In 2-way diffs, delta headers are shortened to Δ or Δ(field). In multi-way diffs, they include the ref name: HEAD.Δ or HEAD.Δ(field).

Mode Default deltas Override
2-way shown --no-deltas to hide
3+ way hidden --deltas to show

Mixed-kind fallback

When a metric changes shape between refs (e.g. flat in v1, timeseries in v2), RVC cannot produce a structured comparison table. Instead, it shows each ref's snapshot independently.

Structured diff output

Diff output supports all four formats. JSON and YAML include "base" and "targets" at the top level.

Flat diffs are ref-keyed objects (no "kind" field). Non-flat diffs include "kind" + "values". Timeseries diffs also include a "summary" object with start/end/duration/points per ref:

$ rvc metrics --diff --ref HEAD~1 --ref HEAD evaluate:EVAL_METRICS --json
{
  "base": "HEAD~1",
  "targets": ["HEAD"],
  "steps": {
    "evaluate": {
      "EVAL_METRICS": {
        "HEAD~1": {
          "fn": "26",
          "fp": "11",
          "val_acc": "0.792100"
        },
        "HEAD": {
          "fn": "25",
          "Δ(fn)": "-1",
          "fp": "11",
          "Δ(fp)": "+0",
          "val_acc": "0.797800",
          "Δ(val_acc)": "+0.0057"

§ EXERCISE DETAILS: In the text on RVC metric diffs, which option shows deltas in a diff across three or more refs?

§ GIVEN DATA:
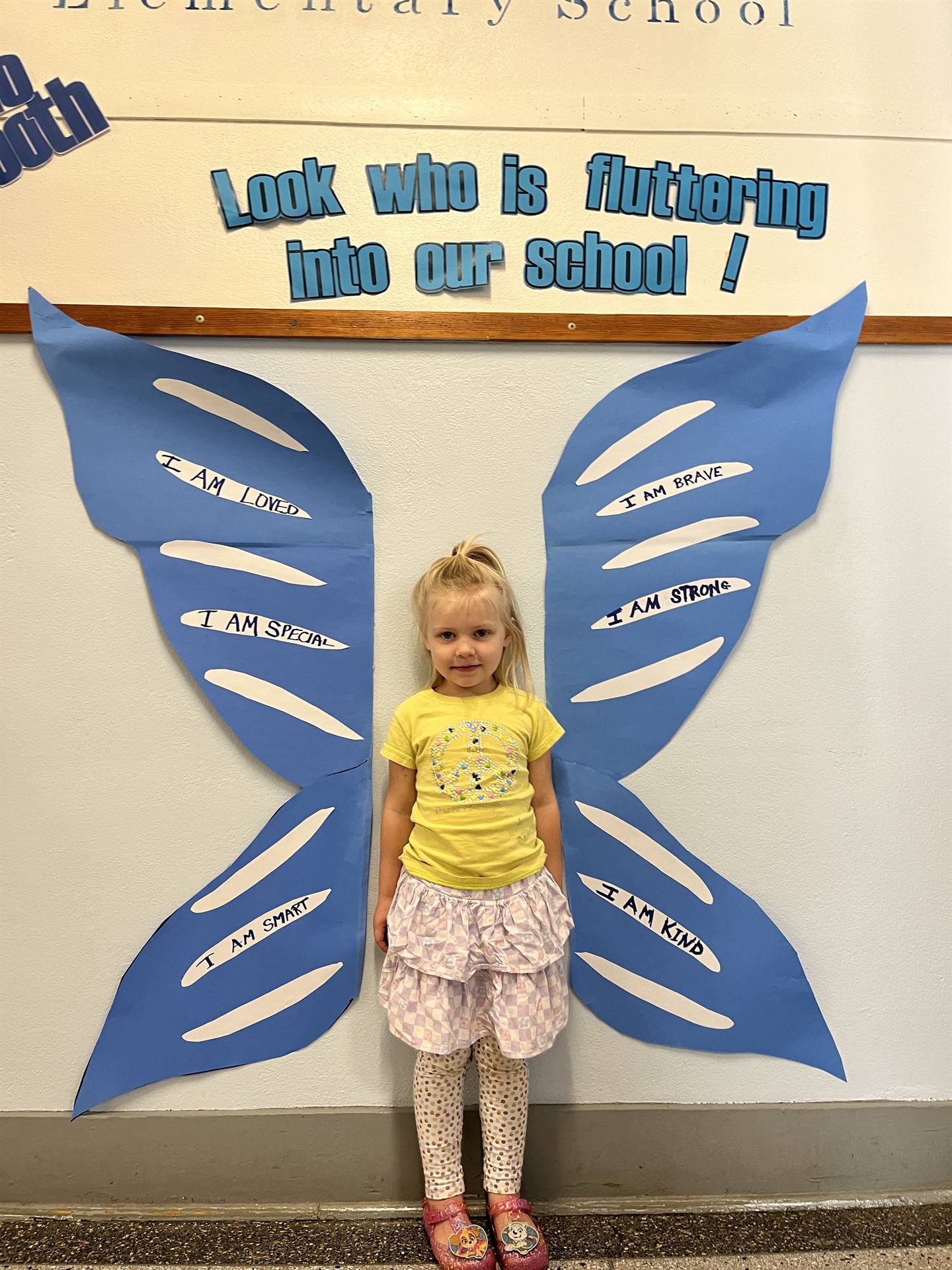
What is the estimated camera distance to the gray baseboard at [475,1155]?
54.2 inches

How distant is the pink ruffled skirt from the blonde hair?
13.4 inches

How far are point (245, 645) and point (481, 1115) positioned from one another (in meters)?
0.88

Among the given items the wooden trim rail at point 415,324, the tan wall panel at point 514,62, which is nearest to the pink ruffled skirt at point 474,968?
the wooden trim rail at point 415,324

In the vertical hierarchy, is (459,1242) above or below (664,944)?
below

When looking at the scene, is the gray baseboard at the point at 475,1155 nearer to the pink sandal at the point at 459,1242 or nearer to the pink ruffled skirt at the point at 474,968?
the pink sandal at the point at 459,1242

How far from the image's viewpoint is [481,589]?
128 cm

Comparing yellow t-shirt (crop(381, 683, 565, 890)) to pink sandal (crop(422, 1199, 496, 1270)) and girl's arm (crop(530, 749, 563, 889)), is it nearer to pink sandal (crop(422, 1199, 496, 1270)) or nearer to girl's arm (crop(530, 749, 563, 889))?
girl's arm (crop(530, 749, 563, 889))

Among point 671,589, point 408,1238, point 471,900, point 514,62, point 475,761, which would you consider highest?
Answer: point 514,62

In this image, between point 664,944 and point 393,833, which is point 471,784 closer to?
point 393,833

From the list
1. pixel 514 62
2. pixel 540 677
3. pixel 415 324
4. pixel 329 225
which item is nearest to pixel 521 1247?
pixel 540 677

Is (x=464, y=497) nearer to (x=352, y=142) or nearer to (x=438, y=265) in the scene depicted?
(x=438, y=265)

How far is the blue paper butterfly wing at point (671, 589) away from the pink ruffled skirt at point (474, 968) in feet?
0.54

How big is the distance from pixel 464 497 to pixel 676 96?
2.65ft

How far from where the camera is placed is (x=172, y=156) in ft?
4.55
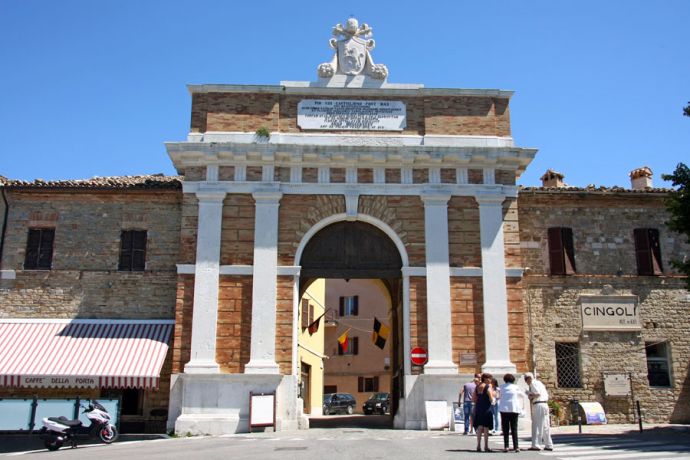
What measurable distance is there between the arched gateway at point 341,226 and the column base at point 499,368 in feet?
0.12

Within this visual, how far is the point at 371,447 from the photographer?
13.2 m

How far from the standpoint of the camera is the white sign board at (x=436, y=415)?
58.2 ft

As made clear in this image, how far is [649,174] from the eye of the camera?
23.2 metres

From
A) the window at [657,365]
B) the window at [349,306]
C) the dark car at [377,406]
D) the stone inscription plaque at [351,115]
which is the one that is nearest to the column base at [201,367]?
the stone inscription plaque at [351,115]

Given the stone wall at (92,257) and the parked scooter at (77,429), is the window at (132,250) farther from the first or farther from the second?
the parked scooter at (77,429)

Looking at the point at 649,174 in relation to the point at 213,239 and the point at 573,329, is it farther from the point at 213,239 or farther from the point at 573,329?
the point at 213,239

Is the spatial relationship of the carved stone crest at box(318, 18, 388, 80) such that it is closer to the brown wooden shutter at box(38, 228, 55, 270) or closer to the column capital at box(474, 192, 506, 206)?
A: the column capital at box(474, 192, 506, 206)

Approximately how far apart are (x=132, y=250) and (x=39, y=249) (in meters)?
2.64

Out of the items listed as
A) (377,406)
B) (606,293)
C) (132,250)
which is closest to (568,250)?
(606,293)

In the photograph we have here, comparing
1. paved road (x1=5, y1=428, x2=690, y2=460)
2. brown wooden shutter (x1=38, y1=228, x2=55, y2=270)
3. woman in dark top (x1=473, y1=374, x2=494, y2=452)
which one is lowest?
paved road (x1=5, y1=428, x2=690, y2=460)

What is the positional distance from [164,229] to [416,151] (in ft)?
24.8

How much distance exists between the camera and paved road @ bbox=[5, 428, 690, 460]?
11.8 m

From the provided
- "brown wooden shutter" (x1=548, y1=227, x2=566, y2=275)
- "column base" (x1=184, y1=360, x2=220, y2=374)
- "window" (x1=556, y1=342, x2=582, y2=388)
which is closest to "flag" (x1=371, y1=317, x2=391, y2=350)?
"window" (x1=556, y1=342, x2=582, y2=388)

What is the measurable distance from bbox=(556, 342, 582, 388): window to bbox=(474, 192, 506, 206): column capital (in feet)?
15.1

§ TASK RESULT: --deltas